Exercise instructions: Output, word for word, every line from the line with "Which applies to flower" through the final line of the data below.

Input rows:
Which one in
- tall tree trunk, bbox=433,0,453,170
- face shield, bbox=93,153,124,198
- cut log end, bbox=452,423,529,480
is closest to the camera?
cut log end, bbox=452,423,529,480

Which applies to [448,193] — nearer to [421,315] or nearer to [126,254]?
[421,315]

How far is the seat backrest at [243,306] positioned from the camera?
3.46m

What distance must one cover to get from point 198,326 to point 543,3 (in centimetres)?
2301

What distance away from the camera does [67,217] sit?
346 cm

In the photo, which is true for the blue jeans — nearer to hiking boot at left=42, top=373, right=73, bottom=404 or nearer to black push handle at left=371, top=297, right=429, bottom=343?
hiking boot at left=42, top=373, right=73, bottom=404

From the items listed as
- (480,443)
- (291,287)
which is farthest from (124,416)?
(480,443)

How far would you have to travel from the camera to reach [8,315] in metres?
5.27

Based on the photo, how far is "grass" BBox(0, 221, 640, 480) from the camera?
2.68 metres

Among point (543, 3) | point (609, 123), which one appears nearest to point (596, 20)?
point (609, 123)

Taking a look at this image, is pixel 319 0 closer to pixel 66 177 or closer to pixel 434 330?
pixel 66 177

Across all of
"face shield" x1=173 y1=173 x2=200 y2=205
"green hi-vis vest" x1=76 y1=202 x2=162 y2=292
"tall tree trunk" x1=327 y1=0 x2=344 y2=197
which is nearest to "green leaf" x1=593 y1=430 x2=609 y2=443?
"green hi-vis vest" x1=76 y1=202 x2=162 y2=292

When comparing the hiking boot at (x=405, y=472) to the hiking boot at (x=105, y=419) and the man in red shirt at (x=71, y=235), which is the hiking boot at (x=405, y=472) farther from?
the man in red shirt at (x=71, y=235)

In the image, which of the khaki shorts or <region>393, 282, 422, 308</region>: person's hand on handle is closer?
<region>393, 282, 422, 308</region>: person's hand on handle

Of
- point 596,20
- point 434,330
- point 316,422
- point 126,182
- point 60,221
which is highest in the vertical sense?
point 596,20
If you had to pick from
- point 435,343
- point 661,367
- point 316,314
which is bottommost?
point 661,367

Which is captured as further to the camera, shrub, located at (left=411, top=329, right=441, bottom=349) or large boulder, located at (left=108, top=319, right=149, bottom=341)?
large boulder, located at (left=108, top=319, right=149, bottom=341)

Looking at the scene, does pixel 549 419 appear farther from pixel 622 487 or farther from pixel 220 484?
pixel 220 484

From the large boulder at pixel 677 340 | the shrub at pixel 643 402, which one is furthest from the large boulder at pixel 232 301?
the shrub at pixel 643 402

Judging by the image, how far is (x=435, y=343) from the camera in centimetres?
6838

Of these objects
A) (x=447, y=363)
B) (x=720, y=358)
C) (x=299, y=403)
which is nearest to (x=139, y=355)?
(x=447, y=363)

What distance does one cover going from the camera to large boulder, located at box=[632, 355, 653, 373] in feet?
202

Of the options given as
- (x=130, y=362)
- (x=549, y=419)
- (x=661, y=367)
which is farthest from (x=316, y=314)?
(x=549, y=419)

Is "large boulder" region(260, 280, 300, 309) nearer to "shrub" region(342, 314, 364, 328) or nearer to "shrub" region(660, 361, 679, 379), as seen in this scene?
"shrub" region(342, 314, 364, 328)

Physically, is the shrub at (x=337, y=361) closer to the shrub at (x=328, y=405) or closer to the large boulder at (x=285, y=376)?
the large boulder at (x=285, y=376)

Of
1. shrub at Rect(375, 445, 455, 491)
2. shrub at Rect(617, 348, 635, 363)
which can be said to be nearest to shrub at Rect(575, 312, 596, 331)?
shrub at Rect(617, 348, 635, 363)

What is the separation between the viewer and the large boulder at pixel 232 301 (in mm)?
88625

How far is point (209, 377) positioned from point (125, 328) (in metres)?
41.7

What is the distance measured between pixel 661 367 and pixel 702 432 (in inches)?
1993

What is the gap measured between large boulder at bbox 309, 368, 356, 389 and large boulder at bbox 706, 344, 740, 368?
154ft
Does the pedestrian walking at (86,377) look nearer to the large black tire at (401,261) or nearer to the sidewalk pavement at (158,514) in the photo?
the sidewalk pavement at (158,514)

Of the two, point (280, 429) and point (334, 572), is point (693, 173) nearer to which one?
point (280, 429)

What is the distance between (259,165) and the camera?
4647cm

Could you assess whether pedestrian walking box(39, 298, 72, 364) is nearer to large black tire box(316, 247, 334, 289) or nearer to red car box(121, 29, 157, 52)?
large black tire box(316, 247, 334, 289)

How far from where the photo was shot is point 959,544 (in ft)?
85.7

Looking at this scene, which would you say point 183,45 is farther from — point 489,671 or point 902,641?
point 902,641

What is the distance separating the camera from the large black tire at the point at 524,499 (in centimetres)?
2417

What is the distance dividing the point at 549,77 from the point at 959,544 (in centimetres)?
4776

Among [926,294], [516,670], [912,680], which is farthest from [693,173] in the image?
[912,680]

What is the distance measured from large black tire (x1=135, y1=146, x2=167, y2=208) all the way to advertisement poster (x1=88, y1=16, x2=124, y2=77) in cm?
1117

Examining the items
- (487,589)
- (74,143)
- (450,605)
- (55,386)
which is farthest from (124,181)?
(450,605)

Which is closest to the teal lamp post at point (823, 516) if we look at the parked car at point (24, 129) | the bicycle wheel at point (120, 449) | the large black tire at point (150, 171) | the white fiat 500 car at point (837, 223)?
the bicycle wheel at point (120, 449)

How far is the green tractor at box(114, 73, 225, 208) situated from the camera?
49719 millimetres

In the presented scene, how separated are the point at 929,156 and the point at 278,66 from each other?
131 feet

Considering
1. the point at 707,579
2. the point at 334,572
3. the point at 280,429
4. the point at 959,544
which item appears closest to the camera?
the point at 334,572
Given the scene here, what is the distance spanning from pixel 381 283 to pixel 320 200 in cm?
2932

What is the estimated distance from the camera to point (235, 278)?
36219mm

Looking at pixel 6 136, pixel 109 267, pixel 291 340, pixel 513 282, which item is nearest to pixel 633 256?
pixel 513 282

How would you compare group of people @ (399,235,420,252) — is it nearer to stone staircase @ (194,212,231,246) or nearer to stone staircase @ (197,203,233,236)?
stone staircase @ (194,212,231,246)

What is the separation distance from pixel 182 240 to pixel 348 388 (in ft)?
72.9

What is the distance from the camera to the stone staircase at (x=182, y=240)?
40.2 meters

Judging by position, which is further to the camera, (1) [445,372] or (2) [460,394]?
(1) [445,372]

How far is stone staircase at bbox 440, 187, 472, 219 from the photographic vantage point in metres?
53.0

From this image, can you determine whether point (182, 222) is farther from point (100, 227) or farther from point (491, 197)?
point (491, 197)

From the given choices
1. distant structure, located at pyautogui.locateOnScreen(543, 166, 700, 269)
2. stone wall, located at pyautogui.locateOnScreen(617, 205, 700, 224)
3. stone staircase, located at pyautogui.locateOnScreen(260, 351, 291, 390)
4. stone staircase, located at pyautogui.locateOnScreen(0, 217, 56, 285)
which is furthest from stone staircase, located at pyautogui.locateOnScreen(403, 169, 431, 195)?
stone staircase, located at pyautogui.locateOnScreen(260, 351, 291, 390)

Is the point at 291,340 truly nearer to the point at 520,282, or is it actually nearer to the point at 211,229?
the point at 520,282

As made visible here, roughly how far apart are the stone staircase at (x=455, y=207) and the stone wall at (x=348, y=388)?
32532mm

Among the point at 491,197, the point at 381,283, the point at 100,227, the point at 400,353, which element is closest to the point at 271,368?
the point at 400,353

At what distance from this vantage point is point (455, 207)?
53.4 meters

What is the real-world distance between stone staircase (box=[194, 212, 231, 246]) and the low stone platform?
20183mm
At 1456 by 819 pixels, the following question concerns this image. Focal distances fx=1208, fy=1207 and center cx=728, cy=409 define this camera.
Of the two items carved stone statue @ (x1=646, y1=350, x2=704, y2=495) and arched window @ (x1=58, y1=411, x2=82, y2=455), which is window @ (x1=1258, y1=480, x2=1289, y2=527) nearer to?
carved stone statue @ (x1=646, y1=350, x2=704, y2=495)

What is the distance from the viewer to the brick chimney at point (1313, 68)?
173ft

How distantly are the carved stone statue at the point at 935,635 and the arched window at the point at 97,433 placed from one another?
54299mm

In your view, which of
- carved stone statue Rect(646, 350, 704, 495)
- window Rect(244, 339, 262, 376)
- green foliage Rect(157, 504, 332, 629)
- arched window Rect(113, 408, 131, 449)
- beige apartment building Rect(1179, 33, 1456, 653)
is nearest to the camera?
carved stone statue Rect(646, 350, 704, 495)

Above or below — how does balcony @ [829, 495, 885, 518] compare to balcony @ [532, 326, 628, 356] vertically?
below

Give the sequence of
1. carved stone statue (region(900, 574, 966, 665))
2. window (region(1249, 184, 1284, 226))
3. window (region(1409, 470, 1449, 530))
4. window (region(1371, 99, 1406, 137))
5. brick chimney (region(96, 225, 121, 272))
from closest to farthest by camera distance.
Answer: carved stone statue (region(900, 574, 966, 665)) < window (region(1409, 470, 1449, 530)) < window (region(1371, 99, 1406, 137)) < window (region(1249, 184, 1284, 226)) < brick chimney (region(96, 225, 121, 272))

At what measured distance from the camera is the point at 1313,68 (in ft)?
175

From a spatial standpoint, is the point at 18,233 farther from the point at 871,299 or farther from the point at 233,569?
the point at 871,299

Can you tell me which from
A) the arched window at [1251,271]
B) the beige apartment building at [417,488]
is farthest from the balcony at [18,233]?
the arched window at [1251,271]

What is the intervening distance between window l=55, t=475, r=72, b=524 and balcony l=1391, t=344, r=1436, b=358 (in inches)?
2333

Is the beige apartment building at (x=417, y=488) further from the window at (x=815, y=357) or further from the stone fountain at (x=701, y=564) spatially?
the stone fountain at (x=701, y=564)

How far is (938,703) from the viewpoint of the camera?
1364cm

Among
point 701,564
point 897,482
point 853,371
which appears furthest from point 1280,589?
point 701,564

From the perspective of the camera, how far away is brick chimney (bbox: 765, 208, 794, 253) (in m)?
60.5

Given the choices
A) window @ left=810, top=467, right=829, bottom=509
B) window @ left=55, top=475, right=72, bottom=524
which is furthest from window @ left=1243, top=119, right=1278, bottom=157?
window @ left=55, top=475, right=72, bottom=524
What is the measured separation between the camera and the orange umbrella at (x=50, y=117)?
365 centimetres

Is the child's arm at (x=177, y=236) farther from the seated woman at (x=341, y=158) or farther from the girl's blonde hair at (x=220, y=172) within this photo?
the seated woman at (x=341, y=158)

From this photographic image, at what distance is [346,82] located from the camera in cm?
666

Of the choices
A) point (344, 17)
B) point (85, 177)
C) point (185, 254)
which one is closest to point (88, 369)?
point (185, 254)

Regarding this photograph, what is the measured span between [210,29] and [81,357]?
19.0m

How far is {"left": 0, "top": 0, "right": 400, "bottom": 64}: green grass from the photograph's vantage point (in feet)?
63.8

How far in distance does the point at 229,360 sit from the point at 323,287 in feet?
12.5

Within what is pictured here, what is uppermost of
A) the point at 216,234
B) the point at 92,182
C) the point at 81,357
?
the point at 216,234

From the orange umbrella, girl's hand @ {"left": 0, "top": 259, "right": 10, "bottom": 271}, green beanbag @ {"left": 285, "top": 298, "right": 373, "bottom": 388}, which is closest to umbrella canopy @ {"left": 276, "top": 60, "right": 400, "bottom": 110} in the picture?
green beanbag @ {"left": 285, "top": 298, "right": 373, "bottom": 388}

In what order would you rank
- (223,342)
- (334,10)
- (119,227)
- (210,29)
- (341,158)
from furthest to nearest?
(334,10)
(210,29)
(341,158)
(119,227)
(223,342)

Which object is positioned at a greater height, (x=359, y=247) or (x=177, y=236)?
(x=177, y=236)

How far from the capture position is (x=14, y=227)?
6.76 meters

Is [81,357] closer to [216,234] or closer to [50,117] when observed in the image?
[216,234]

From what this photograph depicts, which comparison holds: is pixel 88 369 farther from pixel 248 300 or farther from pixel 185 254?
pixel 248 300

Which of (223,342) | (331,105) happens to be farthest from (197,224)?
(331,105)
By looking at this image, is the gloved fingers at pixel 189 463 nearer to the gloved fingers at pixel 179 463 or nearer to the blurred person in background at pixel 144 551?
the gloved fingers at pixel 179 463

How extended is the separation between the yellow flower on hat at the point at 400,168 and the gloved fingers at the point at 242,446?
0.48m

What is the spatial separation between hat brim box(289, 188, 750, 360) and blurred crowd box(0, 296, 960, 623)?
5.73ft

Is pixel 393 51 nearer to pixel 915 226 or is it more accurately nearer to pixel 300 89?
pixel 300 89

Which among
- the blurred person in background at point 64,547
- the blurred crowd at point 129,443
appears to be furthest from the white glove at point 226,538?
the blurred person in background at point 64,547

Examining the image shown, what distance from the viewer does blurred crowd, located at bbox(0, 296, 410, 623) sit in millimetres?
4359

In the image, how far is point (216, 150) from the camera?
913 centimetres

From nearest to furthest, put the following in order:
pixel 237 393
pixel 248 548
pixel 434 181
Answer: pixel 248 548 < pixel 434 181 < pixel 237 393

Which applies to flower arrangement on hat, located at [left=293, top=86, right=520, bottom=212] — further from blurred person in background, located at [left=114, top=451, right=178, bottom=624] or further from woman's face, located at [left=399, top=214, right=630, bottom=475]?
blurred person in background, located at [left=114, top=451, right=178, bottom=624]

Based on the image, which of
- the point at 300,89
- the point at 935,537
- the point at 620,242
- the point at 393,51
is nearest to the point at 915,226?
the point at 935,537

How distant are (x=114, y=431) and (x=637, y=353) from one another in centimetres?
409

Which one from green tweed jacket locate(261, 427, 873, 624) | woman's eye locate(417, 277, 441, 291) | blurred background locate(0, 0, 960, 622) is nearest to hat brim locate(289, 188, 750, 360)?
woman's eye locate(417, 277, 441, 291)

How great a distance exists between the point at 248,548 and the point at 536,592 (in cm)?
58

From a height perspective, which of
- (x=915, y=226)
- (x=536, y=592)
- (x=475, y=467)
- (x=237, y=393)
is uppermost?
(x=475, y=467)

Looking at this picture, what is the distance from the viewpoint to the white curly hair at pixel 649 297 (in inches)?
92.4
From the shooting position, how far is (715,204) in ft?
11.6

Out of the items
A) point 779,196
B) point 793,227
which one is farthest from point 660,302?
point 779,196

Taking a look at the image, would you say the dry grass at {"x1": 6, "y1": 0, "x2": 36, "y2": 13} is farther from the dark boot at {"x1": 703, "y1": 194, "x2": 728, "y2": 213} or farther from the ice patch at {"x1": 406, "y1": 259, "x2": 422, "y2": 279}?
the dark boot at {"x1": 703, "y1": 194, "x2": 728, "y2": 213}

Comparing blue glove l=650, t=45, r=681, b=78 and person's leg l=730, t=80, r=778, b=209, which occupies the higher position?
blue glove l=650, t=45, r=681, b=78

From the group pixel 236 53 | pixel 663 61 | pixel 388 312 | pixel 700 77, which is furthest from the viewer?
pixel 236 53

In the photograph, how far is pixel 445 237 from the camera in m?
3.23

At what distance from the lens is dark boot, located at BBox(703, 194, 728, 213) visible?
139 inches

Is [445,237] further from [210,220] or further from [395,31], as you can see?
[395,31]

Complete answer:
Which applies to flower arrangement on hat, located at [left=293, top=86, right=520, bottom=212] — further from blurred person in background, located at [left=114, top=451, right=178, bottom=624] or further from woman's face, located at [left=399, top=214, right=630, bottom=475]?
blurred person in background, located at [left=114, top=451, right=178, bottom=624]

Based on the image, which of
- the point at 300,89
- the point at 935,537
- the point at 620,242
- the point at 393,51
is nearest to the point at 915,226?
the point at 935,537

How distant are (x=114, y=431) and (x=637, y=353) from one another in centimetres?
409

Which one from green tweed jacket locate(261, 427, 873, 624) | woman's eye locate(417, 277, 441, 291) | blurred background locate(0, 0, 960, 622) is nearest to hat brim locate(289, 188, 750, 360)?
woman's eye locate(417, 277, 441, 291)

How great a distance exists between the point at 248,548 and the point at 536,592 (in cm)?
58

From a height perspective, which of
- (x=915, y=226)
- (x=536, y=592)
- (x=475, y=467)
- (x=237, y=393)
is uppermost?
(x=475, y=467)

Looking at this picture, what is the distance from the viewpoint to the white curly hair at pixel 649 297 (in inches)?
92.4
From the shooting position, how far is (715,204) in ft?
11.6

Out of the items
A) point 779,196
B) point 793,227
which one is farthest from point 660,302?
point 779,196

Taking a look at the image, would you say the dry grass at {"x1": 6, "y1": 0, "x2": 36, "y2": 13} is farther from the dark boot at {"x1": 703, "y1": 194, "x2": 728, "y2": 213} or farther from the ice patch at {"x1": 406, "y1": 259, "x2": 422, "y2": 279}?
the dark boot at {"x1": 703, "y1": 194, "x2": 728, "y2": 213}

Comparing blue glove l=650, t=45, r=681, b=78 and person's leg l=730, t=80, r=778, b=209, which occupies the higher position?
blue glove l=650, t=45, r=681, b=78

From the group pixel 236 53 | pixel 663 61 | pixel 388 312 | pixel 700 77, which is furthest from the viewer?
pixel 236 53

In the photograph, how far is pixel 445 237 from the camera in m?
3.23

At what distance from the lens is dark boot, located at BBox(703, 194, 728, 213) visible?
139 inches

Is [445,237] further from [210,220] or further from [395,31], as you can see?
[395,31]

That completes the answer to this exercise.